Re: Named shared memory without synchronization
Thank you for your reply.
"Igor Tandetnik" wrote:
Any reasoning about the behavior of a program in the presence of
multiple threads and such is necessarily specific to a particular
implementation, not the C language in general.
Nevertheless, assuming an x64/x86 architecture (portability being a
secondary issue for me, at least for the time being) implies atomic
operations on the int level, does it not?
Some processors only support loading a register from a word-aligned
memory address with a single machine instruction. Reading an unaligned
word then requires several instructions - reading two aligned words that
the word of interest overlaps, then doing some shifts and bitwise
operations to bring two halves together in the register. The CPU can of
course be interrupted after reading one half and before reading the
other, which could change right under it.
Again, if I assume an x86/x64 architecture I think i can get away with this,
since integers will be aligned by default. I'm not aware of an instance where
this is not true (unless using #pragma pack). Again, correct me if I'm wrong.
So again, as of VC8, any read or write to volatile variable issues a
memory barrier, which allows one to avoid certain "interesting" effects
on some SMP architectures. Earlier compiler versions (and many non-MS
compilers) don't do that, so volatile does not help any for mulithreaded
synchronization.
This is good news to me, since portability is currently a secondary issue
for my app.
If I understand you correctly, using the volatile keyword will ensure (at
least with VC8) that
the solution I suggest (see details below) will also work with dual core
processors (which is not mandatory right now, but nice to have).

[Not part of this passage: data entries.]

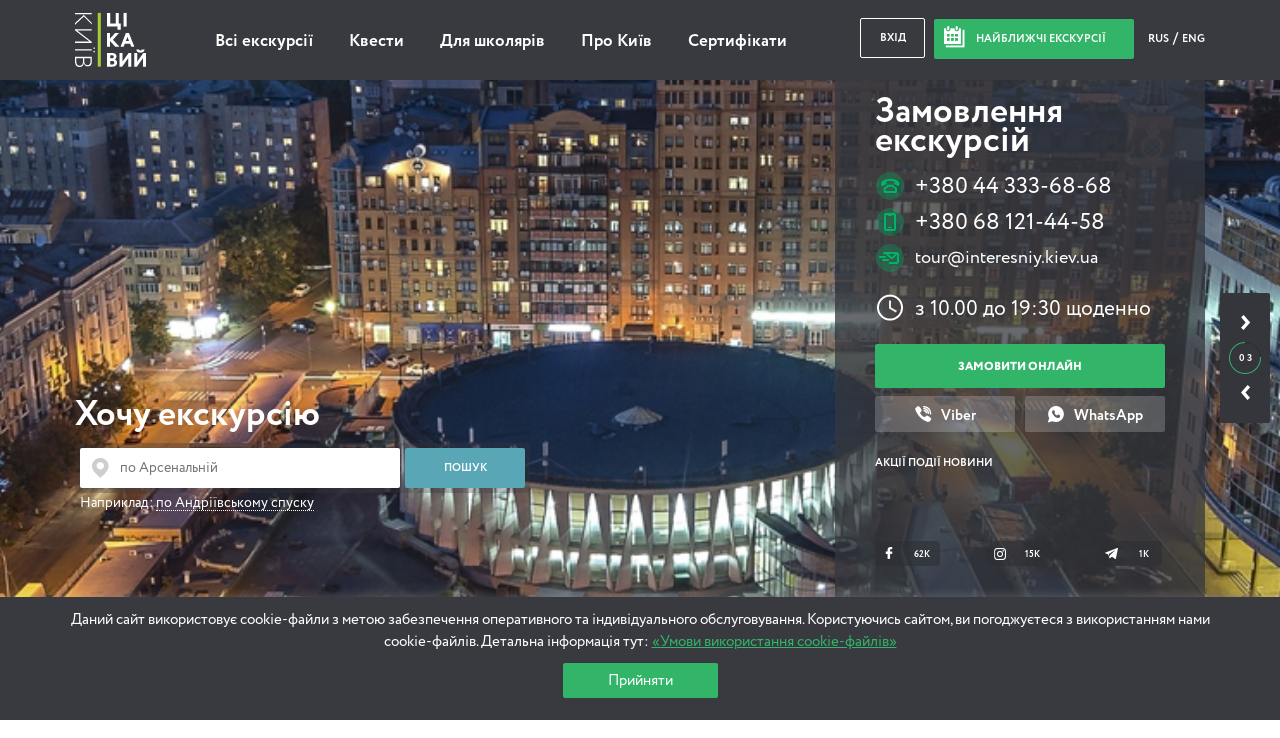

--- FILE ---
content_type: image/svg+xml
request_url: https://www.interesniy.kiev.ua/wp-content/themes/ik/assets/img/svg/time.svg
body_size: 146
content:
<svg width="30" height="30" viewBox="0 0 30 30" fill="none" xmlns="http://www.w3.org/2000/svg">
<path d="M16 8H14V15.8261L20.9333 20L22 18.3043L16 14.7826V8Z" fill="white" fill-opacity="0.9"/>
<path d="M27 15C27 21.6274 21.6274 27 15 27C8.37258 27 3 21.6274 3 15C3 8.37258 8.37258 3 15 3C21.6274 3 27 8.37258 27 15Z" stroke="white" stroke-width="2"/>
</svg>


--- FILE ---
content_type: application/javascript
request_url: https://cdn.interesniy.kiev.ua/wp-content/themes/ik/deco-framework/deco/bundles/coupon/assets/js/script.js?ver=1612947978
body_size: 803
content:
(function ($) {
	"use strict";

	var Deco_Coupon = {

		preloader: $('.loader-wrapper'),
		checked  : false,
		discount : 0,
		type     : 'percent',

		checkData: function () {
			$(document).on('click', '.apply-coupon',
				function (e) {
					e.preventDefault();
					Deco_Coupon.preloader.show();

					var form = $(this).closest('form.modal-order-data');

					var order_places = form.find('input[name=count]').val(),
						event_id = form.find('input[name=event_id]').val(),
						coupon = form.find('input[name=coupon]').val();

					if (!coupon) {
						return false;
					}

					if (Deco_Coupon.checked) {
						if (Deco_Coupon.discount == 100 && Deco_Coupon.type === 'percent') {
							form.submit();
						} else {
							var modalOrder = $('.modal-order'),
								price = modalOrder.find('input[name="price"]').val(),
								count = modalOrder.find('input[name="count"]').val(),
								new_val = Math.round((price * (100 - Deco_Coupon.discount)) / 100);

							if (Deco_Coupon.type == 'standard') {
								new_val = Math.round(price - Deco_Coupon.discount);
								if (new_val <= 0) {
									form.submit();
								}
							}

							modalOrder.find('.order-cost-discount span').text(new_val);
							modalOrder.find('input[name="price_discount"]').val(new_val);

							modalOrder.find('.order-cost:not(.order-cost-discount)').hide();
							modalOrder.find('.order-button').hide();

							Deco_Coupon.checked = false;
							Deco_Coupon.discount = 0;
							Deco_Coupon.type = 'percent';
							Deco_Coupon.preloader.hide();
						}
					}

					$.ajax({
						type    : 'GET',
						url     : custom_coup_params.ajaxurl,
						data    : {
							action  : 'deco_check_places',
							event_id: event_id
						},
						dataType: 'json',
						success : function (response) {
							// if (response.data.places_left) {
							$('.modal-places-left span').html(response.data.places_left);
							// }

Of course the OS-provided synchronization functions (WaitForSingleObject
et al) and Interlocked* functions issue all the necessary memory
barriers, so one doesn't need to worry about such arcane details when
using them.
I'm not trying to achieve synchronization as such (again, see details below).
The integer seems to
be fetched again for every access.
That wouldn't be the case if you were to, say, read it in a tight loop
without any intervening function calls.
The only intervening function call was a delay call (see below).
In general, after substantial
testing, I haven't found drawbacks to this no-lock strategy.
That's the problem with multithreaded programming: the bugs have the
tendency not to come up during testing. We are talking extremely subtle
effects here: consider the task of debugging a system that only fails
seemingly randomly, approximately once a week, at the customer's site
when running on a 4-way server under heavy load. This task will be yours
if you don't take the time to understand the issues (or else, switch to
a safer implementation utilizing locks or interlocked instructions).
:)
This is exactly what I'm trying to avoid, hence my post here.
My question(s):
Is this really a stable solution?
This depends on exact details of what you are doing. From what little
you disclosed, I have my doubts.
If not, does this mean that the same strategy would work for thread
synchronization of an integral global variable?
What strategy? What are you synchonizing? Show some code.
I don't have the actual "proof-of-concept" code with me. I will post it
later if necessary.
However, I think I can describe it well enough for our purpose:
What I'm trying to achieve is a sort of watchdog behavior, where one process
(the server) will
terminate another (the client) if it does not send an "I'm alive" message
within a predefined
timeout. My suggested solution works as follows:
1. Server names shared memory after the client's executable name.
2. Server defines a pointer (we'll call it x) to an integer in the shared
memory block.
3. Server runs client (createprocess etc...).
4. Client defines a pointer (x) to an integer in the shared memory block
named after its own name
5. Client does his work. Assuming the duration of the client's "main loop"
is at most t seconds,
client resets x (e.g *x=t) every t seconds.
6. Server wakes up every second and does:
if (!((*x)--)) {
terminateprocess(client);
createprocess(client);
}
(note that in reality, the server actually provides watchdog services for
multiple clients, but I don't think it's relevant in the context of this
discussion)
To the best of my understanding, the only two concerns would be:
1. That the integer pointed at by x isn't somehow corrupted by a combined
read/write.
2. That the integer pointed to by x is properly updated when the server
reads it.
From what I gathered from your, as well as Alex's post, if I stick to
primitive types and declare them volatile I'm quite safe.
Given my description, do you share my opinion?